__What you need to do__
Can you copy out this listing line for line, keeping every character unchanged?

__Exercise material__
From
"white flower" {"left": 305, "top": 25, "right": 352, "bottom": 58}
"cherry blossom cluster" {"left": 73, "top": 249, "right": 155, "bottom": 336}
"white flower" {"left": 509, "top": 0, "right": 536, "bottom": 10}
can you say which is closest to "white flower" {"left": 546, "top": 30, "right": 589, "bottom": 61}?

__Solution to this problem__
From
"white flower" {"left": 305, "top": 25, "right": 352, "bottom": 58}
"cherry blossom cluster" {"left": 73, "top": 249, "right": 155, "bottom": 336}
"white flower" {"left": 509, "top": 0, "right": 536, "bottom": 10}
can you say which is closest to "white flower" {"left": 546, "top": 30, "right": 589, "bottom": 61}?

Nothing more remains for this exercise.